Translation & (Mis)Understandings
Translation and (mis)understanding are constant underlying or explicit subjects within the project both, in a practical and in a theoretical way. I want to give a few examples how these are crucial both, in team communication and different aspects of our work process.
Among the research team members, the languages English, Chinese and German are spoken, languages that are understood in various degrees by the different team members.
It is within this framework that all levels of translation, understanding and misunderstanding take place.
Translation and language
To start with fieldwork on Lanyu, the problem of translation was a big issue, given that in different situations different translation skills (Tao and Mandarin) are required. Secondly, language on Lanyu itself and within the Tao community is a big topic, where often communication between generations is almost impossible, because the older generation mostly speaks Tao language while the younger generations mostly speak Mandarin.
That is only the general framework to which several different social and cultural aspects come along, which also shape the translations.
Johannes Kretz writes:
(…) even when translation was available in one form or another – it usually implied a significant loss of information. Not everything was translated from Tao language to Mandarin, not everything from Mandarin to German/English. A lot of reduction often happened. Sometimes the reduction occurred due to certain aspects of confidentiality or discretion. (Those who spoke explicitly asked not to translate certain things to those people regarded to be more “outside”.)
After the fieldwork many Tao songs were translated by team members which lead to big discussions among the team. The songs are translated from (old) Tao language to Mandarin to English or German. Each translation is at the same time an interpretation of the original words which are very poetic. Additional background information is needed to understand the context of the words. Here is an example of such a translation. The song is sung in the kalamat melody type and written in the old Tao language, which differs strongly from the spoken Tao.

Short task A
Reproduce the text on translation and (mis)understanding verbatim, from its heading through its final sentence.

Supplied material
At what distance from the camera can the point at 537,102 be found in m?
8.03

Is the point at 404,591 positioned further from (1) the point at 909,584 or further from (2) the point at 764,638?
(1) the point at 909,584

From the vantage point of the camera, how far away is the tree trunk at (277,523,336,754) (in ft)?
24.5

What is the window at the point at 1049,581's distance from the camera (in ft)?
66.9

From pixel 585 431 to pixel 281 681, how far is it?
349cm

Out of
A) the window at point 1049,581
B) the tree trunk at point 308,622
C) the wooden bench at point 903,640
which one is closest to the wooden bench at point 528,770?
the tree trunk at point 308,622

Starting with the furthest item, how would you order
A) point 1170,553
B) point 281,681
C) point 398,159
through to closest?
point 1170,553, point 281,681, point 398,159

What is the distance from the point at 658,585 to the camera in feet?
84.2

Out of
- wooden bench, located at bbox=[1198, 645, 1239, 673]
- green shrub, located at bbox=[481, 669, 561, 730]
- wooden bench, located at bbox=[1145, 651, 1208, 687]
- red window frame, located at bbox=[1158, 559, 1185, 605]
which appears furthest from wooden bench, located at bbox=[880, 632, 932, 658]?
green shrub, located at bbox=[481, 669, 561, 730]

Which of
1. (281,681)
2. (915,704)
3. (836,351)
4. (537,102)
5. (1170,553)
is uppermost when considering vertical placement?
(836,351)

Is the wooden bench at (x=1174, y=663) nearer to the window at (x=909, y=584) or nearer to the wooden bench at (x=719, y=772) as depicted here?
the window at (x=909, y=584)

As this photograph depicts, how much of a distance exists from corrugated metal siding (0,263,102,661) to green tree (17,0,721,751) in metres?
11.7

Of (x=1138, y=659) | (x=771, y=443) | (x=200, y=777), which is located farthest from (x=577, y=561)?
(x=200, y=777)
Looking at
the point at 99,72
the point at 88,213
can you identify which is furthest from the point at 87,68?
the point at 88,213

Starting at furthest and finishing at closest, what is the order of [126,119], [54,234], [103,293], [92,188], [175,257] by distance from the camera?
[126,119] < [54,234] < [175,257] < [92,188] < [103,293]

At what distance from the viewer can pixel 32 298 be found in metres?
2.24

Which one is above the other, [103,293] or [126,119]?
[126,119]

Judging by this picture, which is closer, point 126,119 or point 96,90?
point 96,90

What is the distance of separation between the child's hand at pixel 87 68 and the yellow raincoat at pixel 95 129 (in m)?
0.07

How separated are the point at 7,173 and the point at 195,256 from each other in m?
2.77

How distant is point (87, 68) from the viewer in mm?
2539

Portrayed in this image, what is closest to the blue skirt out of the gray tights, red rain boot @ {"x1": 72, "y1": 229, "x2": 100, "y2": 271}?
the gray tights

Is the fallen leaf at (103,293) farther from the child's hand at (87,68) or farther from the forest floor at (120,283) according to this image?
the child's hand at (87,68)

Short task B
Quote the part of the records that opens with the line containing "Is the fallen" and closes at the end of the records, including both of those ends.

Written answer A
Translation & (Mis)Understandings
Translation and (mis)understanding are constant underlying or explicit subjects within the project both, in a practical and in a theoretical way. I want to give a few examples how these are crucial both, in team communication and different aspects of our work process.
Among the research team members, the languages English, Chinese and German are spoken, languages that are understood in various degrees by the different team members.
It is within this framework that all levels of translation, understanding and misunderstanding take place.
Translation and language
To start with fieldwork on Lanyu, the problem of translation was a big issue, given that in different situations different translation skills (Tao and Mandarin) are required. Secondly, language on Lanyu itself and within the Tao community is a big topic, where often communication between generations is almost impossible, because the older generation mostly speaks Tao language while the younger generations mostly speak Mandarin.
That is only the general framework to which several different social and cultural aspects come along, which also shape the translations.
Johannes Kretz writes:
(…) even when translation was available in one form or another – it usually implied a significant loss of information. Not everything was translated from Tao language to Mandarin, not everything from Mandarin to German/English. A lot of reduction often happened. Sometimes the reduction occurred due to certain aspects of confidentiality or discretion. (Those who spoke explicitly asked not to translate certain things to those people regarded to be more “outside”.)
After the fieldwork many Tao songs were translated by team members which lead to big discussions among the team. The songs are translated from (old) Tao language to Mandarin to English or German. Each translation is at the same time an interpretation of the original words which are very poetic. Additional background information is needed to understand the context of the words. Here is an example of such a translation. The song is sung in the kalamat melody type and written in the old Tao language, which differs strongly from the spoken Tao.

Written answer B
Is the fallen leaf at (103,293) farther from the child's hand at (87,68) or farther from the forest floor at (120,283) according to this image?
the child's hand at (87,68)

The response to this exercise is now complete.